«J’ai découvert que nos noms figuraient sur Moneyhouse», nous écrit un lecteur de Bussigny. Un autre s’aperçoit avec stupeur que les données sur ses deux sociétés sont «complètement fantaisistes». Ces exemples ne sont que la pointe de l’iceberg. A l’heure d’internet, les anciens espions du KGB font presque figure de petits joueurs, sachant que, à lui seul, le portail Moneyhouse.ch détient 8 millions de fiches sur des citoyens suisses et plus de 900 000 dossiers d’entreprises enregistrées au Registre du commerce!
C’est la société Itonex SA qui collecte les informations publiées sur Moneyhouse.ch auprès de sources publiques, principalement l’annuaire téléphonique, le Registre du commerce, les avis officiels ainsi que les registres de fournisseurs privés, tels que Crif ou, jusqu’à récemment, Schober. En agrégeant ces sources, la société parvient à reconstituer des profils détaillés comprenant l’adresse, l’âge, le numéro de téléphone, mais aussi des données sur la solvabilité des individus, les membres du voisinage etc.
Moneyhouse n’est d’ailleurs pas seul sur ce marché: databot.ch, deltavista.ch, etc., travaillent dans le même créneau. Ces banques de données automatiques posent des problèmes de fiabilité et de confidentialité, du fait qu’elles dévoilent des informations, plus ou moins sensibles, souvent à l’insu des intéressés, et parfois même rendent visibles des informations que ces derniers ont expressément tenues cachées (son numéro de téléphone, par exemple). Ainsi, l’an dernier, le préposé fédéral à la protection des données et à la transparence (PFPDT) a reçu une cinquantaine de plaintes de privés, parmi lesquelles figuraient un agent de sécurité menacé de représailles ainsi que des maris divorcés tentant de se cacher de leur «ex» et dont les coordonnées se sont retrouvées sur Moneyhouse...

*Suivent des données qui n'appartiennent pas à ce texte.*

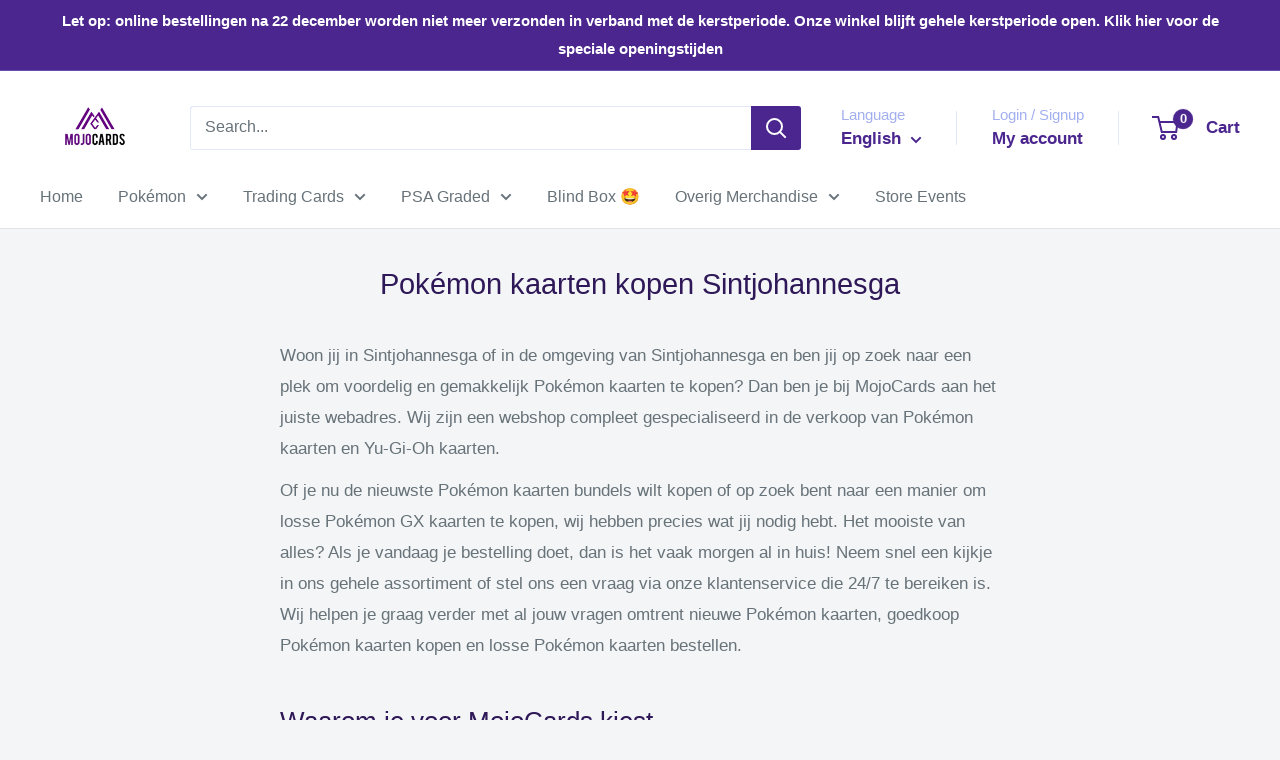

--- FILE ---
content_type: text/javascript
request_url: https://mojocards.nl/cdn/shop/t/40/assets/custom.js?v=102476495355921946141703185873
body_size: -617
content:
//# sourceMappingURL=/cdn/shop/t/40/assets/custom.js.map?v=102476495355921946141703185873
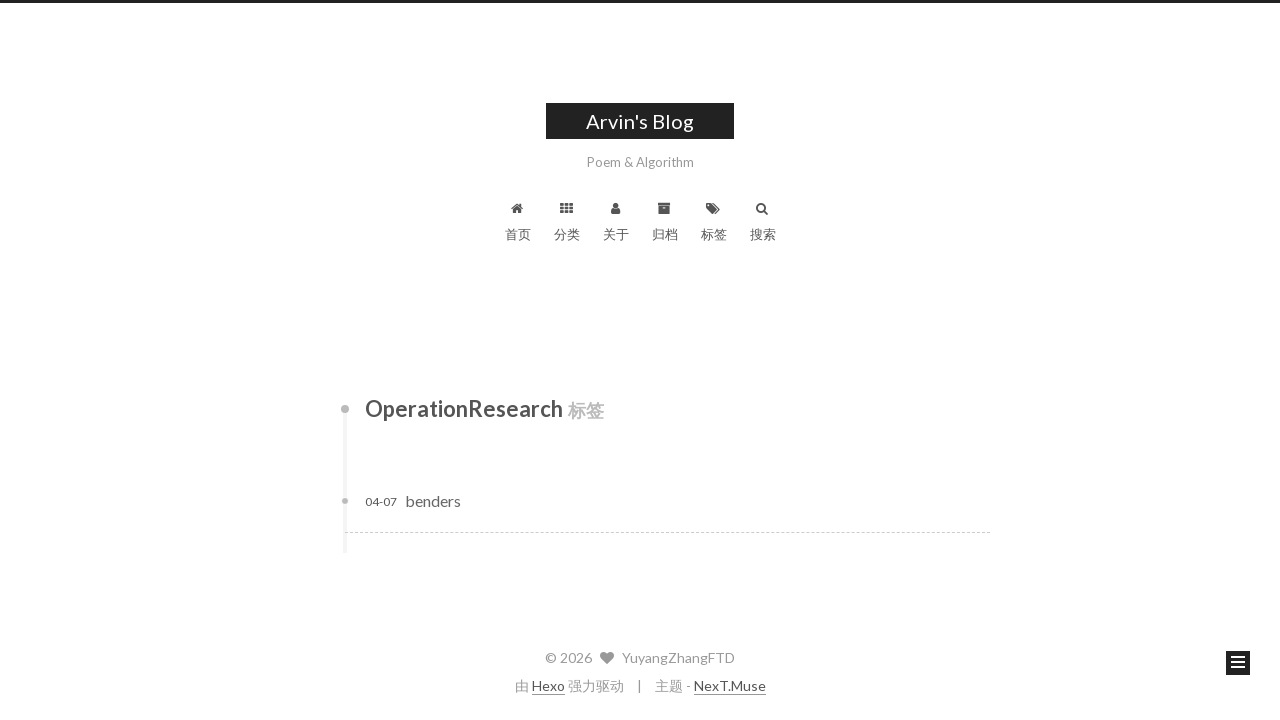

--- FILE ---
content_type: text/css; charset=utf-8
request_url: http://www.arvinzyy.cn/lib/algolia-instant-search/instantsearch.min.css
body_size: 3362
content:
/*! instantsearch.js 1.5.0 | © Algolia Inc. and other contributors; Licensed MIT | github.com/algolia/instantsearch.js */.ais-search-box--powered-by{font-size:.8em;text-align:right;margin-top:2px}.ais-search-box--powered-by-link{display:inline-block;width:45px;height:16px;text-indent:101%;overflow:hidden;white-space:nowrap;background-image:url([data-uri]);background-repeat:no-repeat;background-size:contain;vertical-align:middle}.ais-pagination--item{display:inline-block;padding:3px}.ais-range-slider--value,.ais-range-slider--value-sub{font-size:.8em;padding-top:15px}.ais-pagination--item__disabled{visibility:hidden}.ais-hierarchical-menu--list__lvl1,.ais-hierarchical-menu--list__lvl2{margin-left:10px}.ais-range-slider--target{position:relative;direction:ltr;background:#F3F4F7;height:6px;margin-top:2em;margin-bottom:2em}.ais-range-slider--base{height:100%;position:relative;z-index:1;border-top:1px solid #DDD;border-bottom:1px solid #DDD;border-left:2px solid #DDD;border-right:2px solid #DDD}.ais-range-slider--origin{position:absolute;right:0;top:0;left:0;bottom:0}.ais-range-slider--connect{background:#46AEDA}.ais-range-slider--background{background:#F3F4F7}.ais-range-slider--handle{width:20px;height:20px;position:relative;z-index:1;background:#FFF;border:1px solid #46AEDA;border-radius:50%;cursor:pointer}.ais-range-slider--handle-lower{left:-10px;bottom:7px}.ais-range-slider--handle-upper{right:10px;bottom:7px}.ais-range-slider--tooltip{position:absolute;background:#FFF;top:-22px;font-size:.8em}.ais-range-slider--pips{box-sizing:border-box;position:absolute;height:3em;top:100%;left:0;width:100%}.ais-range-slider--value{width:40px;position:absolute;text-align:center;margin-left:-20px}.ais-range-slider--marker{position:absolute;background:#DDD;margin-left:-1px;width:1px;height:5px}.ais-range-slider--marker-sub{background:#DDD;width:2px;margin-left:-2px;height:13px}.ais-range-slider--marker-large{background:#DDD;width:2px;margin-left:-2px;height:12px}.ais-star-rating--star,.ais-star-rating--star__empty{display:inline-block;width:1em;height:1em}.ais-range-slider--marker-large:first-child{margin-left:0}.ais-star-rating--item{vertical-align:middle}.ais-star-rating--item__active{font-weight:700}.ais-star-rating--star:before{content:'\2605';color:#FBAE00}.ais-star-rating--star__empty:before{content:'\2606';color:#FBAE00}.ais-star-rating--link__disabled .ais-star-rating--star:before,.ais-star-rating--link__disabled .ais-star-rating--star__empty:before{color:#C9C9C9}.ais-root__collapsible .ais-header{cursor:pointer}.ais-root__collapsed .ais-body,.ais-root__collapsed .ais-footer{display:none}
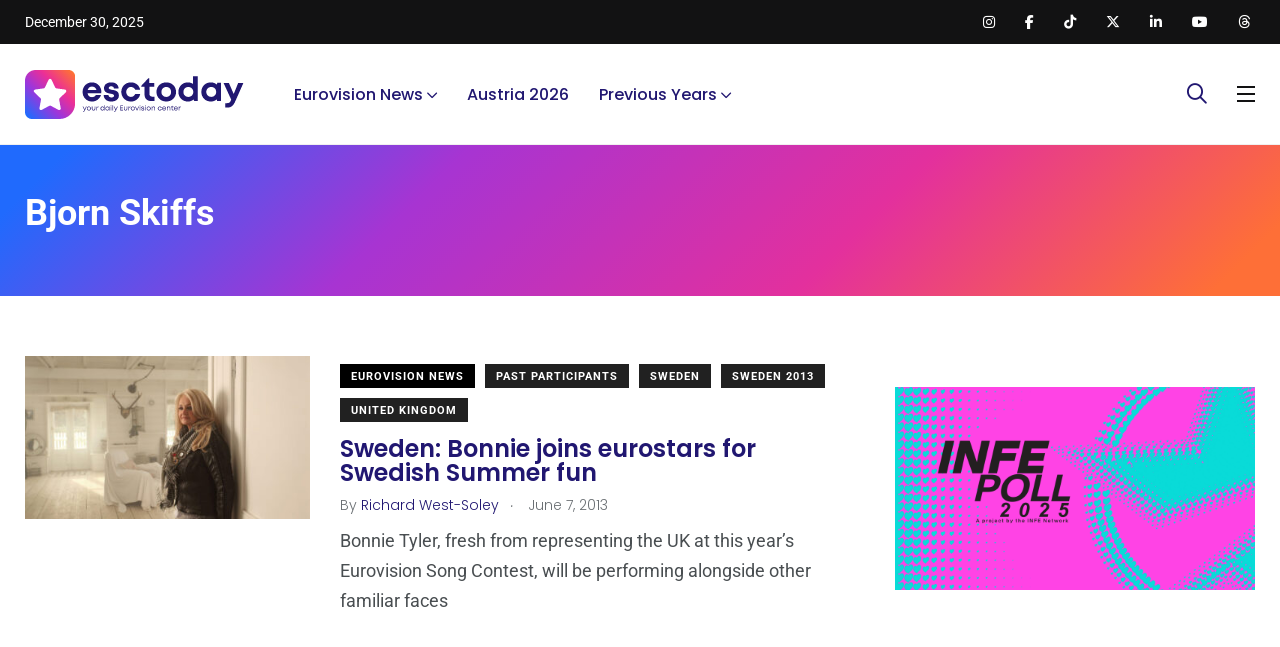

--- FILE ---
content_type: text/html; charset=utf-8
request_url: https://www.google.com/recaptcha/api2/aframe
body_size: 268
content:
<!DOCTYPE HTML><html><head><meta http-equiv="content-type" content="text/html; charset=UTF-8"></head><body><script nonce="lkaxr-LBknoZlJjVHVYZDw">/** Anti-fraud and anti-abuse applications only. See google.com/recaptcha */ try{var clients={'sodar':'https://pagead2.googlesyndication.com/pagead/sodar?'};window.addEventListener("message",function(a){try{if(a.source===window.parent){var b=JSON.parse(a.data);var c=clients[b['id']];if(c){var d=document.createElement('img');d.src=c+b['params']+'&rc='+(localStorage.getItem("rc::a")?sessionStorage.getItem("rc::b"):"");window.document.body.appendChild(d);sessionStorage.setItem("rc::e",parseInt(sessionStorage.getItem("rc::e")||0)+1);localStorage.setItem("rc::h",'1767118870501');}}}catch(b){}});window.parent.postMessage("_grecaptcha_ready", "*");}catch(b){}</script></body></html>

Le préposé fédéral se fâche
Le 20 juillet 2012, le service de recherche de personnes de Moneyhouse a été interrompu sur ordre du Tribunal administratif fédéral. La sanction a été levée le 6 août suivant, mais Moneyhouse a, depuis, l’obligation de supprimer dans les 24 heures les adresses et les téléphones de personnes qui en font la demande (lire encadré). En revanche, les adresses privées, même bloquées, continuent d’être consultables en ligne, au grand dam du préposé fédéral.
Rédigée avant l’avènement d’internet, il faut dire que la loi sur la protection des données est très souple, pour ne pas dire laxiste. D’une manière générale, les informations tirées du registre professionnel sont libres d’accès, alors que les données personnelles peuvent être livrées si cela répond à un intérêt économique légitime. C’est sur cette deuxième catégorie que le bât blesse, aux yeux du préposé.Au moins Moneyhouse s’est-il formellement engagé à «faire le ménage» dans ses bases de données. Il a déjà supprimé le processus qui permettait à Google de débusquer et de communiquer le code postal des individus figurant dans sa banque de données. Mais il doit surtout vérifier l’exactitude des informations livrées sur son portail en croisant ses sources avec des registres officiels. Un travail de bénédictin qui prendra encore des mois.
Tout n’est donc pas réglé. Le PFPDT a ouvert une nouvelle «procédure d’établissement des faits». Il continue, en effet, de nourrir des doutes sur la diffusion d’adresses expressément bloquées. D’autre part, à l’heure actuelle, des informations portant sur la solvabilité d’une personne sont disponibles en ligne aux abonnés d’un compte «premium» (12 fr. par mois pendant six mois) pour peu que ces derniers invoquent un motif commercial. Le préposé se demande si la procédure n’est pas un peu simple, et donc contraire à la loi fédérale sur la protection des données.
Philippe Chevalier
Détruire sa fiche
Conformément à la décision du Tribunal administratif du 6 août 2012, Moneyhouse s’est engagé à supprimer les profils des personnes qui en font la demande en 24 heures au maximum.
La procédure
Pour disparaître du portail Moneyhouse
Par courrier: envoyer une demande de radiation accompagnée de la copie d’une pièce d’identité officielle à l’adresse Itonex AG, Lettenstrasse 7, 6343 Rotkreuz. L’Administration fédérale fournit des lettres types (au lieu de l’adresse, taper le raccourci
bit.ly/10gaurG).
En ligne: remplir le formulaire à l’adresse www.moneyhouse.ch, en joignant une pièce d’identité officielle au format électronique.
Pour disparaître de Google uniquement: envoyer un bref message à [email protected] avec la mention: «Effacement de Google uniquement».